Could the learnt traits be "inherited" to next generations thru genes ? (i.e., say, something like we observed in the experiments with E-Coli in late 70's?

@Dan-dy8zp

By implication, in time, through evolution, our abilities to do things we now accomplished through consciousness could become instinctive, eliminating our need for our current level of intelligence all together.

@ApprendreSansNecessite

In no part of the video do we see a single bee completing the puzzle from start to finish though

@stephenleblanc4677

Neurons are inherently able to "learn." When repeatedly stimulated with exactly the same signal, neurons inherently will diminish their reaction to that signal.

@GiacomodellaSvezia

Worth a read: "Darwin's unfinished symphony", by Kevin N. Laland

@footfault1941

It's we who behave like them, to be more precise! They did it before us. That's simple!!

@footfault1941

They may say, "congrats human, at last! It took some time to get at we're smarter than appear! More to come!" Yes, new technologies are revealing what have long been in front of us are now brought to our notice with new aspect! More to come!

@CRMcGee2

Humans are not the only creatures that can solve puzzles. We have examples of dogs, cats, squirrels and birds solving complex puzzles without training.

@hunterG60k

The history of the study of animal behaviour is the story of us repeatedly underestimating the intelligence and complexity present in other beings.
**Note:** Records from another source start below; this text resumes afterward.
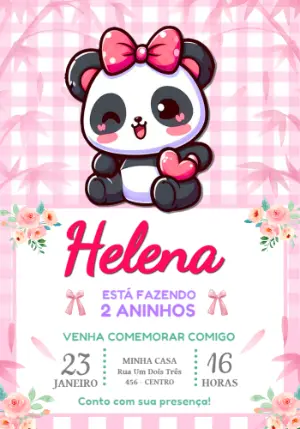 Convite de Aniversário Panda Fofa Rosa para Editar Online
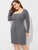 Plus Button Up Rib-knit Marled Dress
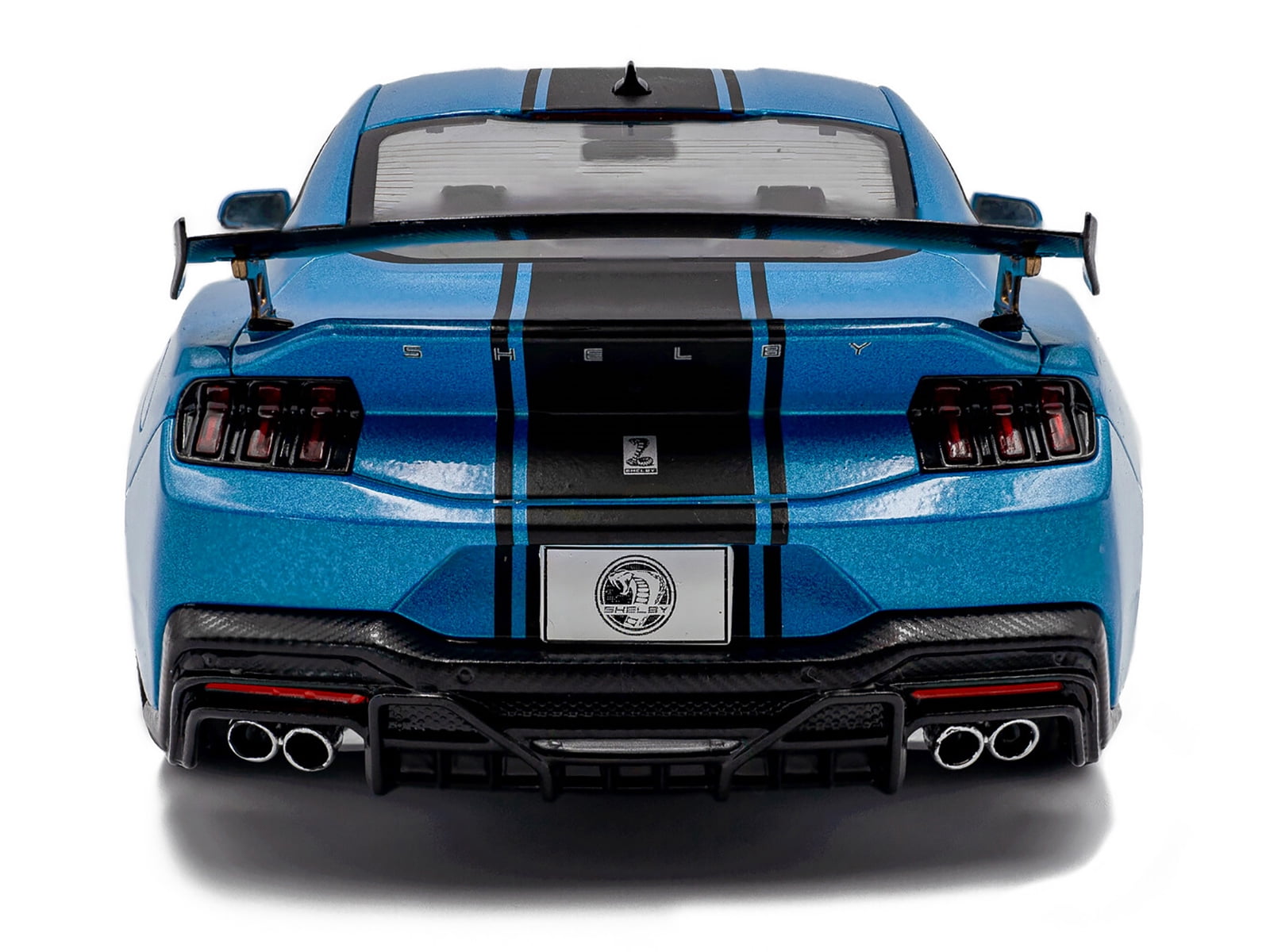 2024 Ford Shelby Mustang Super Snake Grabber Blue Metallic with Black Stripes 1/18 Diecast Model Car by Solido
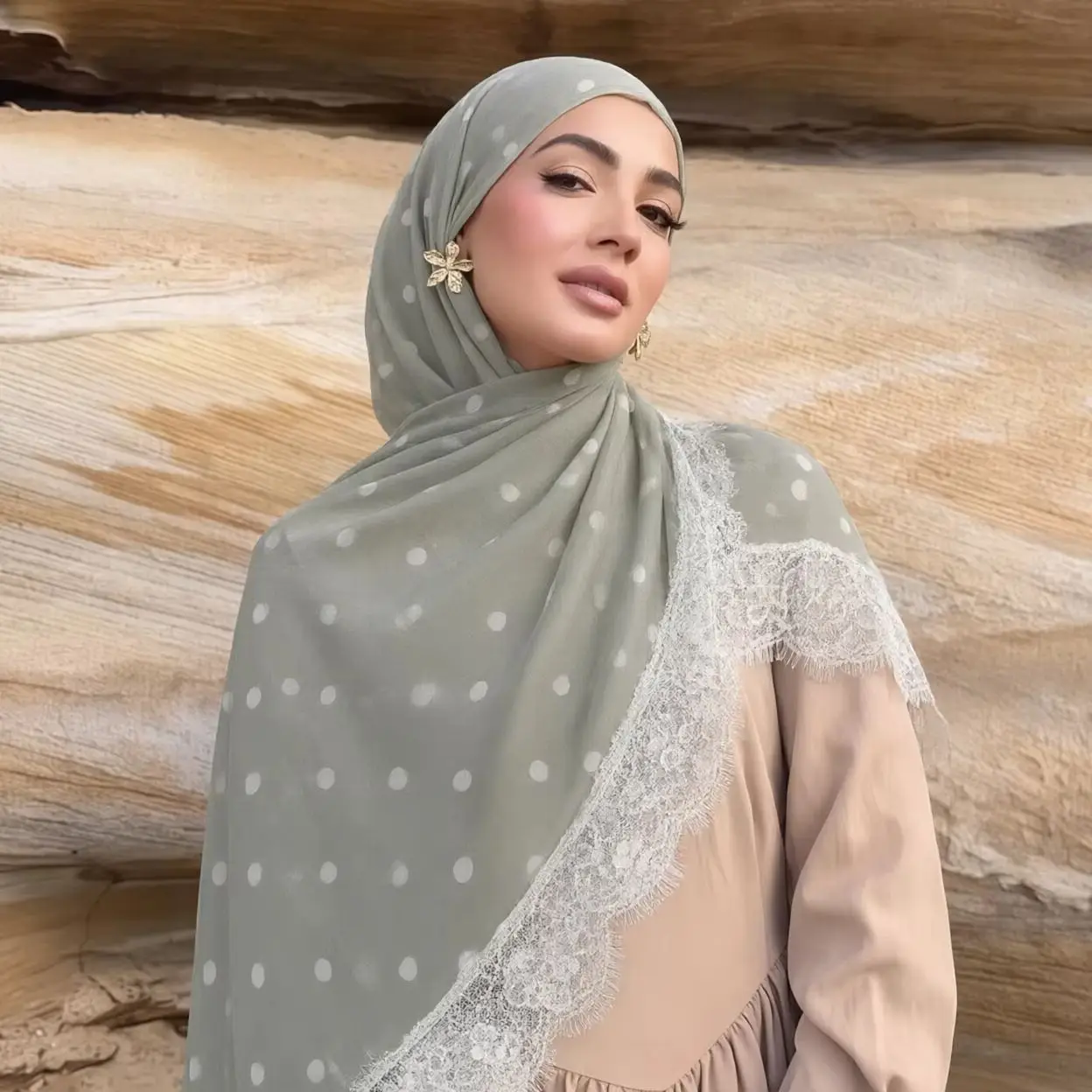 Fashion Viscose Lace Printed Muslim Hijab Polka Dot Chiffon Shawl for Women New Turban Head Scarf Headwraps Ramadan Eid 180*80cm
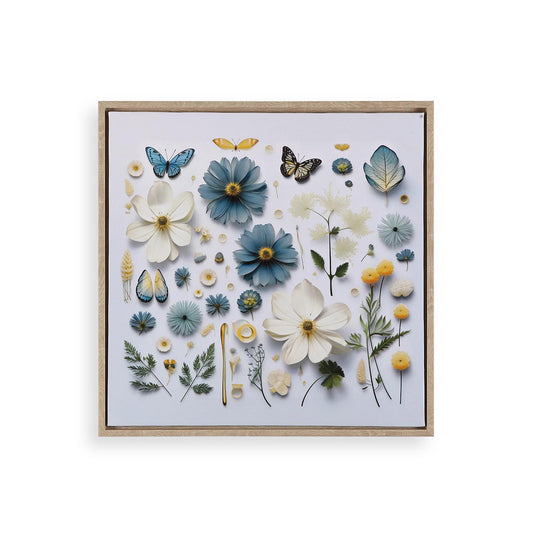 LIENZO 40 x 40 MARIPOSAS Y FLORA AZUL VERSA8NOV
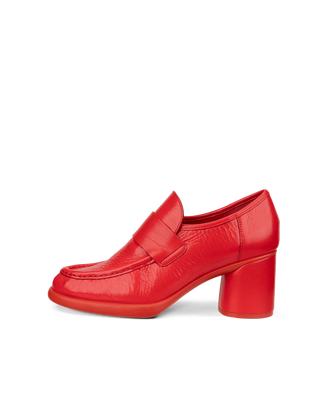 Women's ECCO® Sculpted LX 55 Leather Block-Heeled Loafer - Red - Outside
Why do we start from the standpoint that they have none of the qualities that humans have, and then have to fight to prove the existence of those qualities? That smells strongly of religious exceptionalism to me; the more scientific approach - at least since the discovery of evolution by natural selection and then genetic studies that show all life evolved from a common ancestor - would surely be to assume that non human animals would be mostly like us, rather than mostly different?

@czernm20

Yes, all animals (latin anima, soul) are like humans. They have intelligence.